Given data>
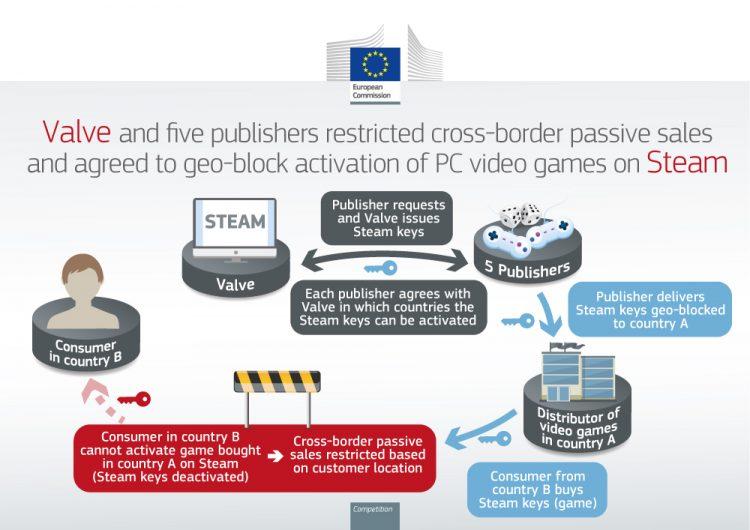 European Commission Valve Graphic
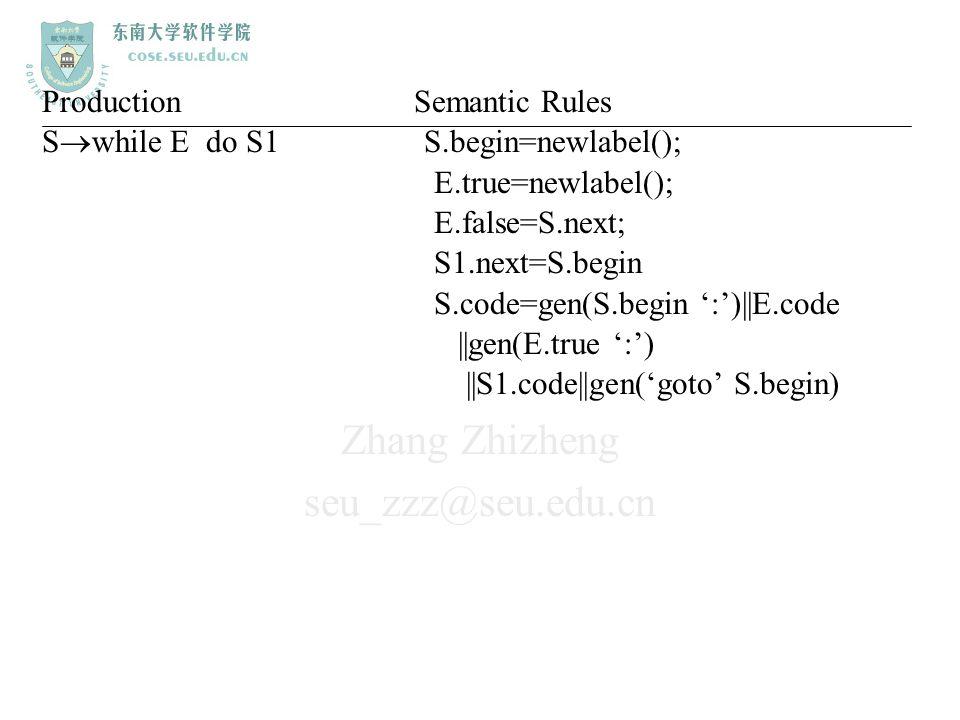 Zhang Zhizheng seu_zzz@seu.edu.cn Production Semantic Rules S  while E do S1 S.begin=newlabel(); E.true=newlabel(); E.false=S.next; S1.next=S.begin S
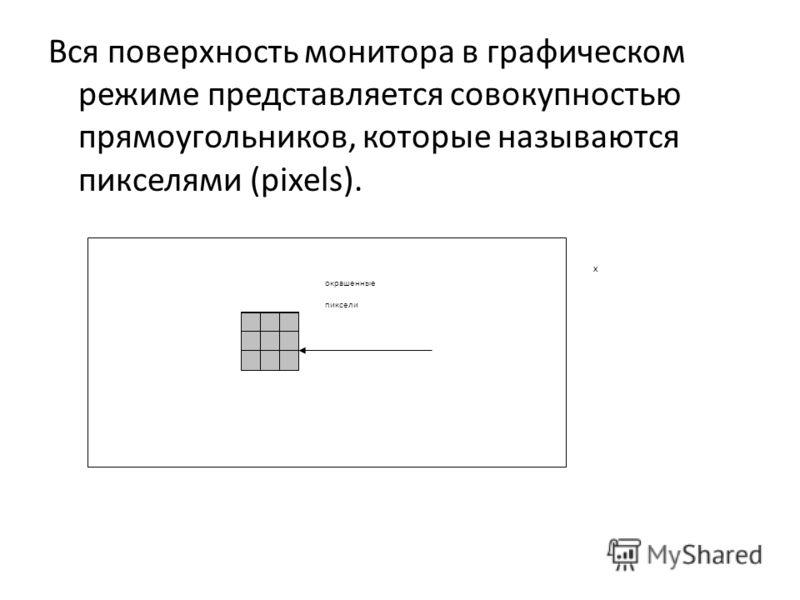 Вся поверхность монитора в графическом режиме представляется совокупностью прямоугольников, которые называются пикселями (pixels). х окрашенные пиксели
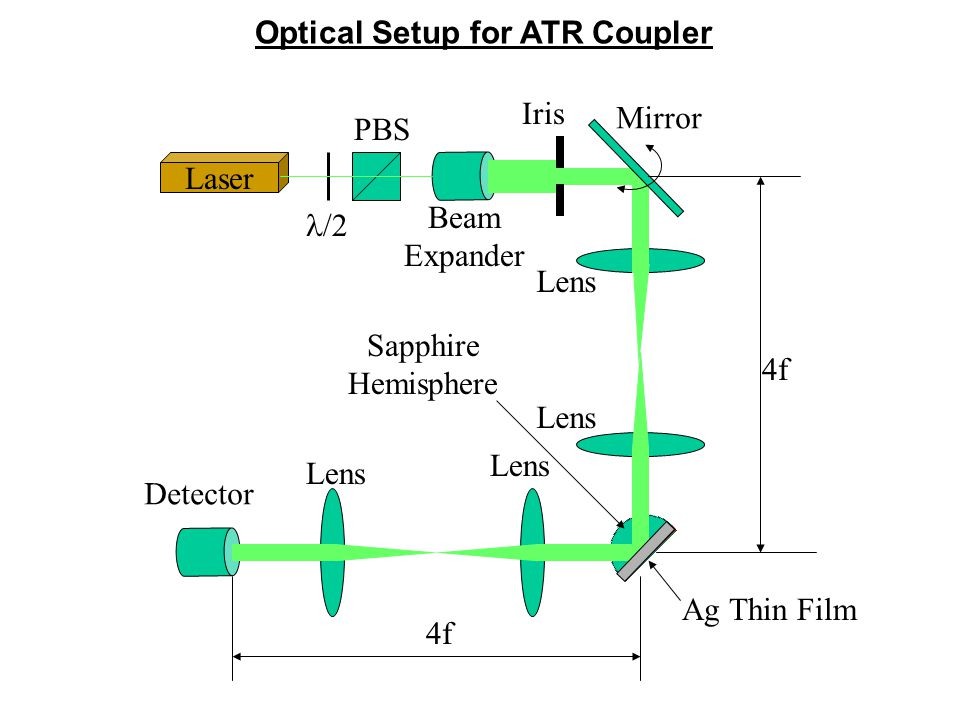 Optical Setup for ATR Coupler Characterize thin film, such as roughness, thickness; Experimentally verify the dispersion relation; Launching a standing wave for Plasmon Wavelength Measurement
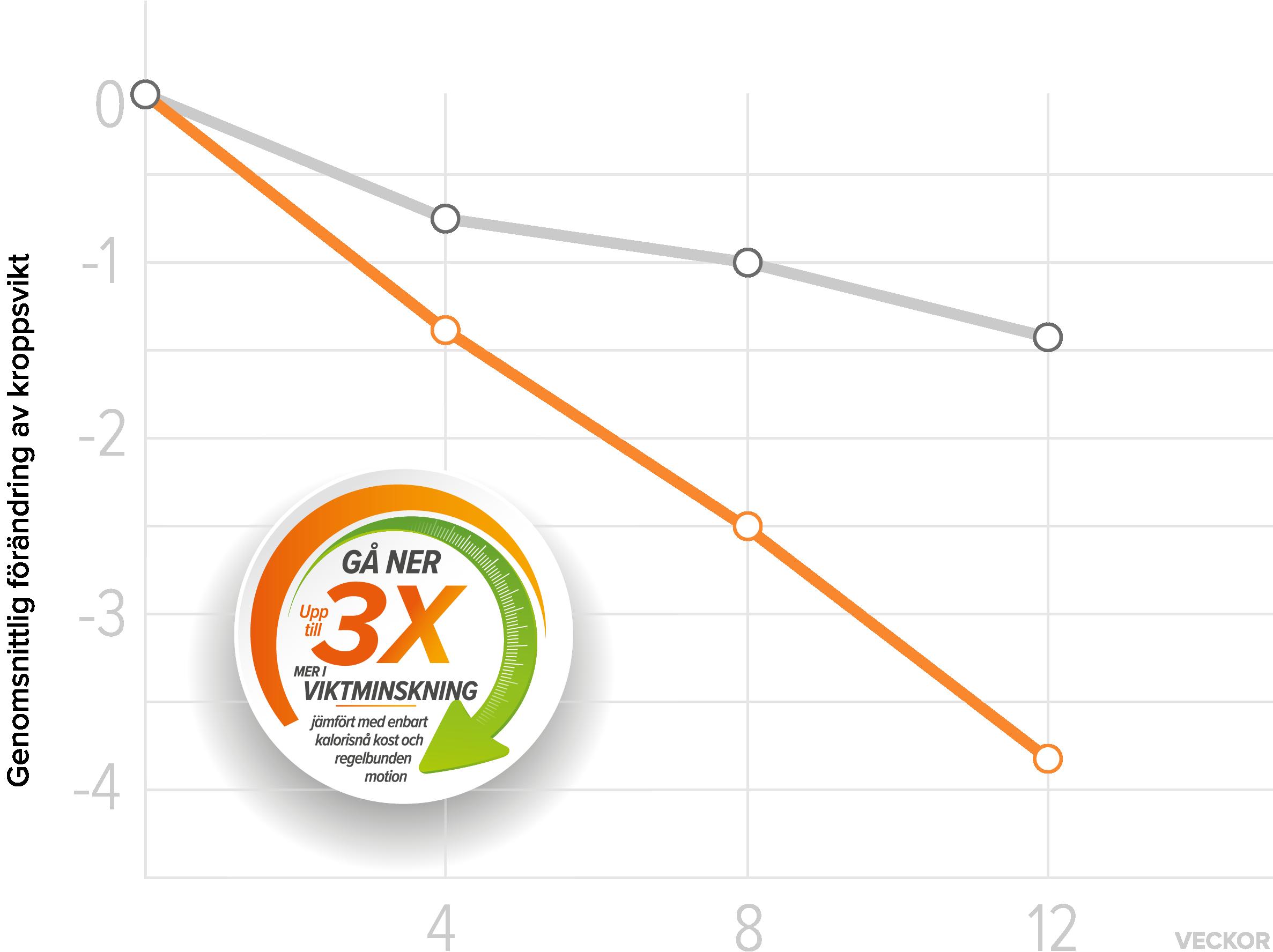 XLS graph medical sweden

What you are asked to do>
Transcribe each line of the material above verbatim, but do not include the images.

Answer to this task>
 European Commission Valve Graphic
 Zhang Zhizheng seu_zzz@seu.edu.cn Production Semantic Rules S  while E do S1 S.begin=newlabel(); E.true=newlabel(); E.false=S.next; S1.next=S.begin S
 Вся поверхность монитора в графическом режиме представляется совокупностью прямоугольников, которые называются пикселями (pixels). х окрашенные пиксели
 Optical Setup for ATR Coupler Characterize thin film, such as roughness, thickness; Experimentally verify the dispersion relation; Launching a standing wave for Plasmon Wavelength Measurement
 XLS graph medical sweden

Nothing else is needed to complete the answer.